Unlike previous asset bubbles, the unrelenting flood of liquidity, as well as fiscal and monetary stimulus are fueling the rise of risk assets
Governments and central banks will be hard pressed to withdraw measures, especially as markets will punish them for it, inflation remains the key risk of the bubble bursting
The global love affair with stocks and risk assets shows no signs of abating with day traders sitting in their basements to suit-wearing institutions (whose staff are also now working in their basements thanks to the pandemic) dive deeper into the market.
Despite multiple warnings of frothiness in stocks, equity funds are drawing fresh monies at an unprecedented pace and hedge funds are boosting their stock exposures to set new records.
Companies themselves, taking advantage of favorable bond markets, are becoming the biggest buyers of their own shares as well, with share buybacks, double the pace of a year ago – announced buybacks have averaged US$6.9 billion a day this earnings season, the most since at least 2006 according to data compiled by EPFR.
Several macro factors are of course driving this push to stocks – with growing confidence in an economic recovery buttressed by fiscal support and effective coronavirus vaccines.
But to understand the magnitude of the markets we’re living in, data from Bloomberg suggests that with the S&P 500 up some 75% from March last year, gains from the benchmark index dwarf all previous bull markets at this stage of the cycle since the 1930s.
That said, the boom cycle is relatively juvenile – just 11 months from the last bear-market bottom in March, but the velocity of the recovery has more than made up for its lack of vintage.
By one historical measure, it’s likely this bull market cycle is only halfway through, as the median return of the 13 previous U.S. stock market bull cycles was 126%.
And bears are increasingly an endangered species, with short sales dwindling to fresh lows and hedge fund managers scared into submission by the Reddit brigade that has resulted in billions of dollars’ worth of losses from the GameStop (-0.25%) saga.
A survey by the National Association of Active Investment Managers has interestingly determined that even the most bearish group that typically has a net-short position, was 80% long in stocks earlier this month, before turning neutral.

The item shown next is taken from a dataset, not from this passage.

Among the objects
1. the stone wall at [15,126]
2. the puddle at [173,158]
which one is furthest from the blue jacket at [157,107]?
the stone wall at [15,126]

So, should investors be worried? Yes and no.
One oft heard adage is that markets generally crash after the last bear becomes a bull.
And right now, there are scarcely any bears to be found.
Like the coronavirus pandemic, if or when a market correction occurs, it will likely take the market by surprise, yet all of the clues would already have been there but only with the benefit of hindsight.
A German proverb notes that trees do not grow to the skies – but that’s also because they can only absorb a finite amount of nutrients, water and sunlight, beyond which any additional feeding of the tree does not result in any further growth.
Markets on the other hand are not so restricted by such natural limitations – because as long as central banks continue to print money, there is theoretically no limit to how much earnings can be disassociated with the price of assets.
It stopped mattering some time ago, valuations are now more of a footnote than a key determinant of a stock’s price.